The dominant objective that has united the still disparate second generation SSR thinking is the imperative of narrowing the conceptual-contextual gap. This discourse has already spawned some ad hoc programmatic initiatives in conflict-affected settings, often revolving around notions of empowering non-state security and justice providers as a means to build more sustainable and locally legitimate reform outcomes, or employing interim stabilization measures to help shape conditions for more conventional SSR interventions. In spite of the SSR model’s mixed record, SSR stakeholders and observers are not calling for its jettisoning, but rather a refashioning of the model’s core methods and good practices to make it more applicable in conflict-affected environments.
This project seeks to contribute to the gradual shift or transition in SSR policy and practice, through comparative analysis of four prominent conflict-affected SSR cases. By investigating the impact of conventional SSR and tracking entry-points for alternative approaches, the project aims to generate innovative, evidence-based insights and practical recommendations to improve SSR policy and programming in conflict-affected contexts.
Importantly, the project will provide a detailed evidence base on how SSR has been applied to transform the security and justice architectures of states making war-to-peace transitions. The project will ascertain what works and does not work in the application of the orthodox SSR model, and by extension if and how a second-generation SSR approach could deliver better results in conflict-affected environments.

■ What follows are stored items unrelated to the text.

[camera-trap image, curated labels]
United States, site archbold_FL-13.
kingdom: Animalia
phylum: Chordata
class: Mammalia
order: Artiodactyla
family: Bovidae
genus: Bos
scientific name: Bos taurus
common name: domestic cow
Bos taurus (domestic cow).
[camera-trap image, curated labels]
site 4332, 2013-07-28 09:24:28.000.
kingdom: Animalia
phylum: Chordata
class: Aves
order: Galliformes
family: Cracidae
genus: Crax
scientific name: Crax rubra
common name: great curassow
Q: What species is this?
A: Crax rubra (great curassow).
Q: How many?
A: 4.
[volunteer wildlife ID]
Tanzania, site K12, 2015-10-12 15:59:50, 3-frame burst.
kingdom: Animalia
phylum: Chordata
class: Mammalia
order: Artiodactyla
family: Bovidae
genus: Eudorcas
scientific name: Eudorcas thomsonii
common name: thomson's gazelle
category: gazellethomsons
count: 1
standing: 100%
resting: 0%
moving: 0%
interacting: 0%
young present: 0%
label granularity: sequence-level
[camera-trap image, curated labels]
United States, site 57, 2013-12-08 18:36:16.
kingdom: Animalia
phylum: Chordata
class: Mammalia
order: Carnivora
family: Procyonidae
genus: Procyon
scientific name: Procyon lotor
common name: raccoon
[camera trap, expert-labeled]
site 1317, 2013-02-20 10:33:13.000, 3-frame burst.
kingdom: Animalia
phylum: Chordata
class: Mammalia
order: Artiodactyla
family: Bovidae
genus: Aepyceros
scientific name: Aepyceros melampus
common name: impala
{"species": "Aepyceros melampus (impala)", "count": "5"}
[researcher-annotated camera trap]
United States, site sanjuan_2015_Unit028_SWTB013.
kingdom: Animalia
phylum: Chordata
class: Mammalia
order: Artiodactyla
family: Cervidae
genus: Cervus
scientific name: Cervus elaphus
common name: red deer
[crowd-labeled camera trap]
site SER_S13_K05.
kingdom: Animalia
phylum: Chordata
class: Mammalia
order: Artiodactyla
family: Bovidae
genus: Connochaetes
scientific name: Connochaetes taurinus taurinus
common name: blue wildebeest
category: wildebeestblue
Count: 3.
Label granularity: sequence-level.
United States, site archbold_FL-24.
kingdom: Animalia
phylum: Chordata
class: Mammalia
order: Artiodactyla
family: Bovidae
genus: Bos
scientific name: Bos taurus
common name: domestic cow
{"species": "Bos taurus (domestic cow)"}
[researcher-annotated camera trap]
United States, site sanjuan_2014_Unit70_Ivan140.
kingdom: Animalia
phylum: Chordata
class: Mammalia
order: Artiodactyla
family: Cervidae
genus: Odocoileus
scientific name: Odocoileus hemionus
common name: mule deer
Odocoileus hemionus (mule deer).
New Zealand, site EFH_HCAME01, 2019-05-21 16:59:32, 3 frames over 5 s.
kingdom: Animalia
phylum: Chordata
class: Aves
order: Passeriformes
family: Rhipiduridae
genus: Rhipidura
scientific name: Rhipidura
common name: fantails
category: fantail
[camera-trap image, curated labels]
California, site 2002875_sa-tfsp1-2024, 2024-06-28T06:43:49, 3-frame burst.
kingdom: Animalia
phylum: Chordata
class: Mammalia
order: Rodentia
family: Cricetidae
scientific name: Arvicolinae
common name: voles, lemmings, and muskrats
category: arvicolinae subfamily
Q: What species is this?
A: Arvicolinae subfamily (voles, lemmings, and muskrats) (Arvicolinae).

As already mentioned, alternative or second-generation SSR initiatives are already emerging organically in many reform contexts, thus part of the purpose of the project will be to identify these instances and investigate whether they can inform changes to the wider SSR model. On a broader level the project seeks to advance constructive dialogue on the future of the SSR model, which has come under increasing scrutiny and pressure among policy-makers, practitioners and analysts in donor and recipient states alike due to its mixed record of achievement in conflict-affected environments.
The project seeks to answer the following main research questions for each case:
To what extent and how have SSR efforts followed the orthodox SSR model as described in the OECD-DAC Handbook on SSR? In assessing SSR efforts in each case study country, how have orthodox SSR approaches succeeded and failed and why?
What alternative approaches or entry-points for security and justice development programs are available? Are they used, and if so, how? If not, why?
The project has produced two reports per case study country—eight in total—one for each of the aforementioned research questions. The final report of the project—the ninth in the series—will synthesize the results of the case study research, drawing conclusions about the efficacy of orthodox SSR approaches and the potential for second generation SSR ideas.